If you were to arrange those 15 balls into some shape on the table (no stacking the balls) to cover the minimum amount of area:

What would the shape be?
What area would it contain if the balls were 2" in diameter?

[terry1966]

triangle does the area include the gaps or are you just talking about the total area of each 2" ball added together? i'll let someone else find the area.

[Tomk]

I'm talking about the total area of the "shape" that encloses the balls.

[oldman960]

How about a triangle? 43.3 in²

[Tomk]

Interesting... That's a great answer if you can show me how you do it.

[oldman960]

I think I'm out a bit. I'll get back to you.

[terry1966]

to be honest i think just putting them all in a straight line down the centre of the table would use up the least area because there would be no empty gaps between them, and the total table area used would be exactly the area of the 15 balls. so area of 1 ball is 3.1415 inches squared total area is 47.1225 inches squared with any shape you make your always going to enclose extra empty space that needs to be added to the area taken up by the balls.

[Tomk]

OK... maybe I'm unclear. You need to make a "frame" of your shape and put the balls inside it. I'm looking for the area of the inside of the frame. If you put the balls in a straight line... your frame will be a rectangle. What is the area of the rectangle?

[terry1966]

How about a triangle? 43.3 in²

Interesting...

That's a great answer if you can show me how you do it.

Area = a*b*sin( C )/2

5 balls on each side = 10 inches a side, so a and b both = 10, being equilateral the inside angle C is 60 Area = 10*10*sin( 60 )/2 = 43.3 inch squared.

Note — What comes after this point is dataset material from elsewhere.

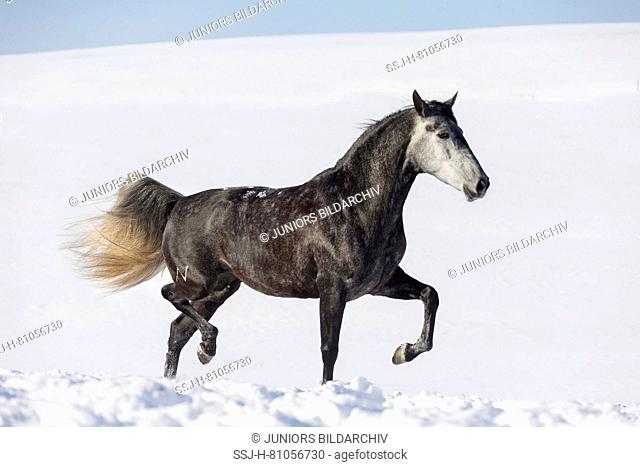 Pure Spanish Horse, Andalusian. Gray mare trotting in snow. Germany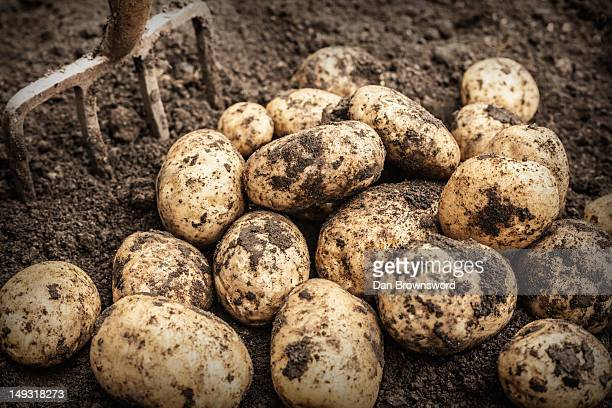 close up of unearthed potatoes in garden - potato harvest stock pictures, royalty-free photos & images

or on my calculator 60sinx10x10/2=43.3 inch squared.

Edited by terry1966, 06 November 2012 - 09:20 PM.

[Tomk]

@terry, In your previous post you stated that the balls inhabit 47.123 sq. in. Yet now you say you can "put" them into a triangle that encompasses only 43.3 sq. in.???

[terry1966]

nope was just showing you how i think oldman got his answer.

[oldman960]

Actually I used this

sqrt(3) X side²
____________
4

But as I said I made an error. It's not a 10x10x10 triangle (think about it, you'll see why). The area for the triangle inquestion is actually 62.35 in²

The rectangle is smaller at 60 in²

[terry1966]

if you draw a triangle from the centre of each corner ball you'll have an 8x8x8 triangle with an area of 27.712 now draw a rectangle on each side of that triangle 8x1 total area for all 3 is 24 you'll see you have now covered all the balls except for the final bits of each corner ball to add to the total area, now seeing how i haven't actually worked out how much is left i'm going to guess a 1/3rd for each ball so will add 3.141 making my total area..54.855 inches square.

[Tomk]

Well... the shape is identifiable and the area can be calculated. I'm not really sure what else to say.

[terry1966]

you trying to say you have a shape with a smaller area than a triangle with curved corners? a circular shape might cover less area but i haven't looked at it, i just assumed a triangle shape was the smallest. the frame around the triangle covers an area of 54.855 inches square so is the answer your looking for smaller?

Edited by terry1966, 09 November 2012 - 02:44 AM.